- ЗАДАНИЕ
Установите, соответствуют ли исходному тексту утверждения 1., 2. и 3. Для каждого дайте ответ «да» или «нет» и дословно приведите решающие слова текста.
1. Медведь, беседовавший с мужиком, впоследствии спился.
2. Черти, о которых пишут «третьи», изображены как старинные, а не современные.
3. Согласно названию, современный вариант сказки про Ерша Ершовича был услышан на Кубенском озере.

- ИСХОДНЫЙ ТЕКСТ
▬▬▬▬▬▬▬▬▬▬

1

1

Эти писатели-реалисты, более того – «бытописатели», едва ли не «документалисты», словно сговорились: то ли решили молву опровергнуть, то ли что-то эдакое в воздухе почуяли, но факт остается фактом: у одного вдруг ни с того ни с сего настоящий, реальный медведь с мужиком о жизни беседует (спился потом, бедолага, медведь спился…), у другого и того хуже – лошади из колхозного табуна на разные философско-этические темы задумываться стали. А третьи, как говорится, до чертиков дописались: самые что ни на есть современные черти творят у них что хотят. Фантастика, да и только.

Когда такой, например, вполне серьезный писатель, как Василий Белов, пишет «Современный вариант сказки про Ерша Ершовича, сына Щетинникова, услышанный недалеко от Вологды, на Кубенском озере во время бесклевья» (сборник «Целуются зори»), мы понимаем: не все же о серьезном да по-серьезному. Вот и вздумалось писателю пошутить, к тому же он и не выдает свои байки за «правду жизни»: рыбачья байка – известное дело, чего только эти рыбаки не нафантазируют! Так что вроде бы и тут писатель не отступился от реальности, выходит опять-таки – все «как в жизни». Почти документально.

▬▬▬▬▬▬▬▬▬▬

- ИЗВЛЕЧЁННЫЕ ДАННЫЕ
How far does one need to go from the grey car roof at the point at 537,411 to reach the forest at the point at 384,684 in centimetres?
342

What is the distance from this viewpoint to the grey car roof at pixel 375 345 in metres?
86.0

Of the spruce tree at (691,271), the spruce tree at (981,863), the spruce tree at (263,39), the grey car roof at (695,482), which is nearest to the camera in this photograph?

▬▬▬▬▬▬▬▬▬▬

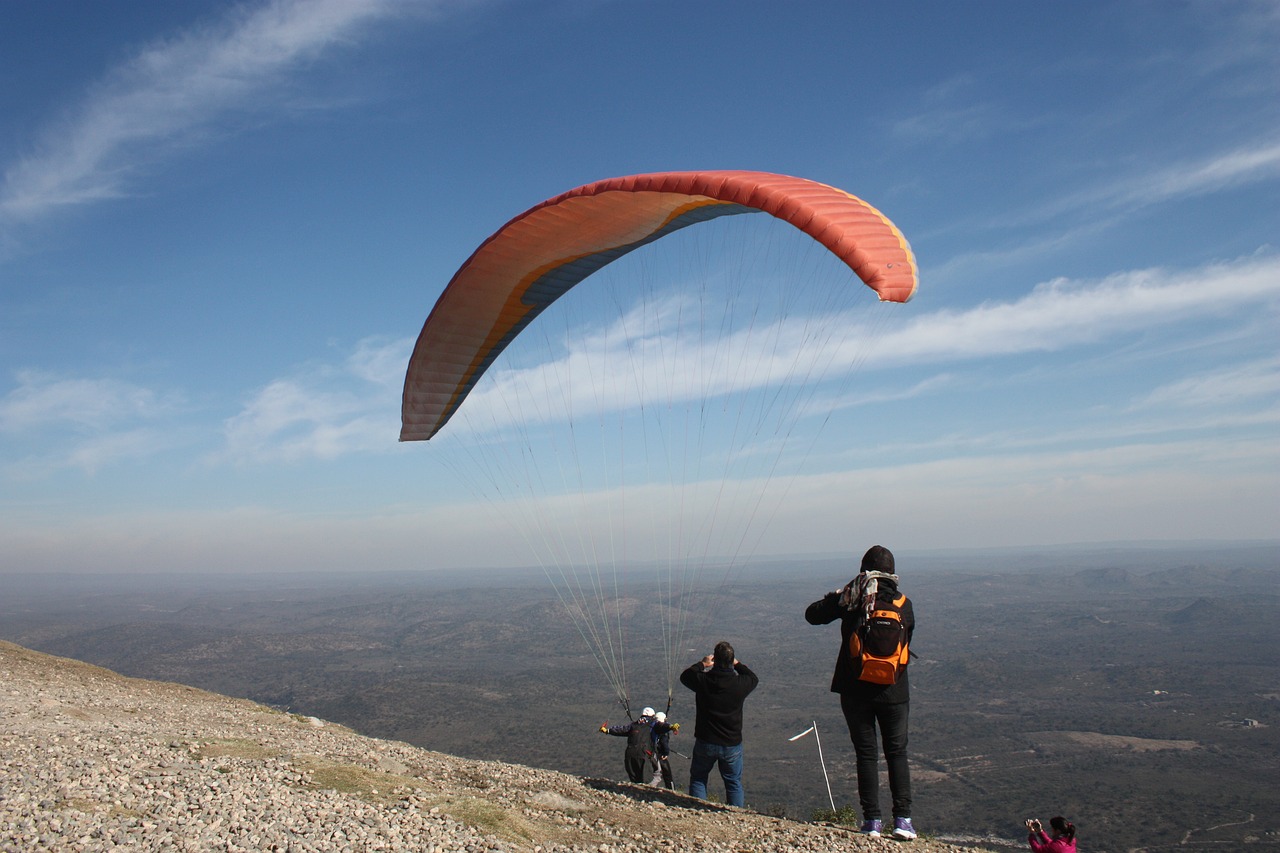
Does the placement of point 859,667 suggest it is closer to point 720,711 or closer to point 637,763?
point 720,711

▬▬▬▬▬▬▬▬▬▬

- ПОЛНЫЙ ОТВЕТ
1. Да: «спился потом, бедолага, медведь спился…»
2. Нет: «самые что ни на есть современные черти творят у них что хотят».
3. Да: «услышанный недалеко от Вологды, на Кубенском озере во время бесклевья».